What is needed is a word-for-word transcription of every record below.

═══ SOURCE INFORMATION

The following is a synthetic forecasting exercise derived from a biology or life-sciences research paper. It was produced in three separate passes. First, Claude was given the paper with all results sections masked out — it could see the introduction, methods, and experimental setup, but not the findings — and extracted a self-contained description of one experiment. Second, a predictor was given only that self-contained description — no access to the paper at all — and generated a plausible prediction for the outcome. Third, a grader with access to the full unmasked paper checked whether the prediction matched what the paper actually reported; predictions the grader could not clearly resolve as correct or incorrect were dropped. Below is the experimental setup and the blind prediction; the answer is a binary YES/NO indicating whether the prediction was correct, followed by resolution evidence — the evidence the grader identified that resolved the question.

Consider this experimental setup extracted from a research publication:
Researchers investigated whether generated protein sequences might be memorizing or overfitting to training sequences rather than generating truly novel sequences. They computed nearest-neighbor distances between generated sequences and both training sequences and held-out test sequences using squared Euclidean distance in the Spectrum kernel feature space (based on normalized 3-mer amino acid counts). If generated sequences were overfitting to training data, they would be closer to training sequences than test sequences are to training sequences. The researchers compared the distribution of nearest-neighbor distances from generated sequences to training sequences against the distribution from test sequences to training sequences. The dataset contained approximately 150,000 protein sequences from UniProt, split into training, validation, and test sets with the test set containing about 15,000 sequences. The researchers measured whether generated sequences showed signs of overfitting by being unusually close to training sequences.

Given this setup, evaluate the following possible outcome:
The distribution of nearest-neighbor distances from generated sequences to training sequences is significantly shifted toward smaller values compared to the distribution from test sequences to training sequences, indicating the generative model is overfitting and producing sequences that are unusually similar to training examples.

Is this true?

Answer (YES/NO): NO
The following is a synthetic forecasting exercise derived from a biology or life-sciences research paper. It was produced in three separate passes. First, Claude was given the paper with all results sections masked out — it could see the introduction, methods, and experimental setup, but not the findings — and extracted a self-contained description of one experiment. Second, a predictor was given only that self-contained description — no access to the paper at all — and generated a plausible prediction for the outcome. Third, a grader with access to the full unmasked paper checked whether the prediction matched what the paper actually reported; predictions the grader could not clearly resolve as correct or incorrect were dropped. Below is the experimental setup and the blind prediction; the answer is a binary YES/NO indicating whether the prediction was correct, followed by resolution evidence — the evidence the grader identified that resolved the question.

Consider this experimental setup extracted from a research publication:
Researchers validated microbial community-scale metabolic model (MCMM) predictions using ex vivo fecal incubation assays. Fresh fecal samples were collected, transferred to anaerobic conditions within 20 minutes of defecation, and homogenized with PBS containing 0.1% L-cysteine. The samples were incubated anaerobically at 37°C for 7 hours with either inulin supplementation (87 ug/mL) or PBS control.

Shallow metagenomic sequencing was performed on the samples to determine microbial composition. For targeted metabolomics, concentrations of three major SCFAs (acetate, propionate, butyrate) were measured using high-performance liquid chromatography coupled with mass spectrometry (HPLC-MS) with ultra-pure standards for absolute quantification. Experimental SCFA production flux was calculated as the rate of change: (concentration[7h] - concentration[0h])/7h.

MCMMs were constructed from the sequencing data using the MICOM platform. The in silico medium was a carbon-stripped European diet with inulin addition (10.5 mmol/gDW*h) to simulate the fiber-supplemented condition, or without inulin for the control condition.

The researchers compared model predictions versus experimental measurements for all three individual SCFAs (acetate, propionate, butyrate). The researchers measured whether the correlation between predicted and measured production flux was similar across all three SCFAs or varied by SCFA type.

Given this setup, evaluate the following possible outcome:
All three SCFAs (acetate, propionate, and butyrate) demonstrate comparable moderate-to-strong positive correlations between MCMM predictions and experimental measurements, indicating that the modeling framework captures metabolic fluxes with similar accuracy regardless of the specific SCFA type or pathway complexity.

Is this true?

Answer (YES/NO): NO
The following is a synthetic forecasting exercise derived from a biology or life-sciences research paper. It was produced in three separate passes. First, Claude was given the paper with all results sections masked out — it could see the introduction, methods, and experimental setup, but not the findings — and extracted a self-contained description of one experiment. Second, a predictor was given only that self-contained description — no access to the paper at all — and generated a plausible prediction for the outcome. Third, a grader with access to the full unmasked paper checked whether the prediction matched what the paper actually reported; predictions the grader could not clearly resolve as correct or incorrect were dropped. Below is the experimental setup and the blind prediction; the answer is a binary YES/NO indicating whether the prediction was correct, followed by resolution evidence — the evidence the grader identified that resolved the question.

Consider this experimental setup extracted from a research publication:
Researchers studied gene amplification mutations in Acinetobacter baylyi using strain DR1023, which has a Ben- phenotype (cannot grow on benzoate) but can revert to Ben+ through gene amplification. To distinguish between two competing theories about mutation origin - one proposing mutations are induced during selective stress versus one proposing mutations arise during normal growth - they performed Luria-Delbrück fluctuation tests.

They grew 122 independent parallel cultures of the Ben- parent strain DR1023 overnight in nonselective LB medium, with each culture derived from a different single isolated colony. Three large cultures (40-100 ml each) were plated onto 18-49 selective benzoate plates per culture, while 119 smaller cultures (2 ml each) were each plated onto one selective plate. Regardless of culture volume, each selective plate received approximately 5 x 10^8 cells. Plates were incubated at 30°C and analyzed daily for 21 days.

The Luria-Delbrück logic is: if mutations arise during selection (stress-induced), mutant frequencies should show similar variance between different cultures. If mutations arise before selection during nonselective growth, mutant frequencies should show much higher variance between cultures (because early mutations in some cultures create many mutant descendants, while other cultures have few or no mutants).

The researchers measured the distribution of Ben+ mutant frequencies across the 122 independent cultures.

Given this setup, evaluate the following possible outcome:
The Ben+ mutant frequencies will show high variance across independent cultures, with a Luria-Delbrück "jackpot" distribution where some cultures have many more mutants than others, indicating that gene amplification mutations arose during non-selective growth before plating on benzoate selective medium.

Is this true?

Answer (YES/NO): YES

══════

**REPLY:**
The following is a synthetic forecasting exercise derived from a biology or life-sciences research paper. It was produced in three separate passes. First, Claude was given the paper with all results sections masked out — it could see the introduction, methods, and experimental setup, but not the findings — and extracted a self-contained description of one experiment. Second, a predictor was given only that self-contained description — no access to the paper at all — and generated a plausible prediction for the outcome. Third, a grader with access to the full unmasked paper checked whether the prediction matched what the paper actually reported; predictions the grader could not clearly resolve as correct or incorrect were dropped. Below is the experimental setup and the blind prediction; the answer is a binary YES/NO indicating whether the prediction was correct, followed by resolution evidence — the evidence the grader identified that resolved the question.

Consider this experimental setup extracted from a research publication:
Researchers investigated whether generated protein sequences might be memorizing or overfitting to training sequences rather than generating truly novel sequences. They computed nearest-neighbor distances between generated sequences and both training sequences and held-out test sequences using squared Euclidean distance in the Spectrum kernel feature space (based on normalized 3-mer amino acid counts). If generated sequences were overfitting to training data, they would be closer to training sequences than test sequences are to training sequences. The researchers compared the distribution of nearest-neighbor distances from generated sequences to training sequences against the distribution from test sequences to training sequences. The dataset contained approximately 150,000 protein sequences from UniProt, split into training, validation, and test sets with the test set containing about 15,000 sequences. The researchers measured whether generated sequences showed signs of overfitting by being unusually close to training sequences.

Given this setup, evaluate the following possible outcome:
The distribution of nearest-neighbor distances from generated sequences to training sequences is significantly shifted toward smaller values compared to the distribution from test sequences to training sequences, indicating the generative model is overfitting and producing sequences that are unusually similar to training examples.

Is this true?

Answer (YES/NO): NO
The following is a synthetic forecasting exercise derived from a biology or life-sciences research paper. It was produced in three separate passes. First, Claude was given the paper with all results sections masked out — it could see the introduction, methods, and experimental setup, but not the findings — and extracted a self-contained description of one experiment. Second, a predictor was given only that self-contained description — no access to the paper at all — and generated a plausible prediction for the outcome. Third, a grader with access to the full unmasked paper checked whether the prediction matched what the paper actually reported; predictions the grader could not clearly resolve as correct or incorrect were dropped. Below is the experimental setup and the blind prediction; the answer is a binary YES/NO indicating whether the prediction was correct, followed by resolution evidence — the evidence the grader identified that resolved the question.

Consider this experimental setup extracted from a research publication:
Researchers validated microbial community-scale metabolic model (MCMM) predictions using ex vivo fecal incubation assays. Fresh fecal samples were collected, transferred to anaerobic conditions within 20 minutes of defecation, and homogenized with PBS containing 0.1% L-cysteine. The samples were incubated anaerobically at 37°C for 7 hours with either inulin supplementation (87 ug/mL) or PBS control.

Shallow metagenomic sequencing was performed on the samples to determine microbial composition. For targeted metabolomics, concentrations of three major SCFAs (acetate, propionate, butyrate) were measured using high-performance liquid chromatography coupled with mass spectrometry (HPLC-MS) with ultra-pure standards for absolute quantification. Experimental SCFA production flux was calculated as the rate of change: (concentration[7h] - concentration[0h])/7h.

MCMMs were constructed from the sequencing data using the MICOM platform. The in silico medium was a carbon-stripped European diet with inulin addition (10.5 mmol/gDW*h) to simulate the fiber-supplemented condition, or without inulin for the control condition.

The researchers compared model predictions versus experimental measurements for all three individual SCFAs (acetate, propionate, butyrate). The researchers measured whether the correlation between predicted and measured production flux was similar across all three SCFAs or varied by SCFA type.

Given this setup, evaluate the following possible outcome:
All three SCFAs (acetate, propionate, and butyrate) demonstrate comparable moderate-to-strong positive correlations between MCMM predictions and experimental measurements, indicating that the modeling framework captures metabolic fluxes with similar accuracy regardless of the specific SCFA type or pathway complexity.

Is this true?

Answer (YES/NO): NO
The following is a synthetic forecasting exercise derived from a biology or life-sciences research paper. It was produced in three separate passes. First, Claude was given the paper with all results sections masked out — it could see the introduction, methods, and experimental setup, but not the findings — and extracted a self-contained description of one experiment. Second, a predictor was given only that self-contained description — no access to the paper at all — and generated a plausible prediction for the outcome. Third, a grader with access to the full unmasked paper checked whether the prediction matched what the paper actually reported; predictions the grader could not clearly resolve as correct or incorrect were dropped. Below is the experimental setup and the blind prediction; the answer is a binary YES/NO indicating whether the prediction was correct, followed by resolution evidence — the evidence the grader identified that resolved the question.

Consider this experimental setup extracted from a research publication:
Researchers studied gene amplification mutations in Acinetobacter baylyi using strain DR1023, which has a Ben- phenotype (cannot grow on benzoate) but can revert to Ben+ through gene amplification. To distinguish between two competing theories about mutation origin - one proposing mutations are induced during selective stress versus one proposing mutations arise during normal growth - they performed Luria-Delbrück fluctuation tests.

They grew 122 independent parallel cultures of the Ben- parent strain DR1023 overnight in nonselective LB medium, with each culture derived from a different single isolated colony. Three large cultures (40-100 ml each) were plated onto 18-49 selective benzoate plates per culture, while 119 smaller cultures (2 ml each) were each plated onto one selective plate. Regardless of culture volume, each selective plate received approximately 5 x 10^8 cells. Plates were incubated at 30°C and analyzed daily for 21 days.

The Luria-Delbrück logic is: if mutations arise during selection (stress-induced), mutant frequencies should show similar variance between different cultures. If mutations arise before selection during nonselective growth, mutant frequencies should show much higher variance between cultures (because early mutations in some cultures create many mutant descendants, while other cultures have few or no mutants).

The researchers measured the distribution of Ben+ mutant frequencies across the 122 independent cultures.

Given this setup, evaluate the following possible outcome:
The Ben+ mutant frequencies will show high variance across independent cultures, with a Luria-Delbrück "jackpot" distribution where some cultures have many more mutants than others, indicating that gene amplification mutations arose during non-selective growth before plating on benzoate selective medium.

Is this true?

Answer (YES/NO): YES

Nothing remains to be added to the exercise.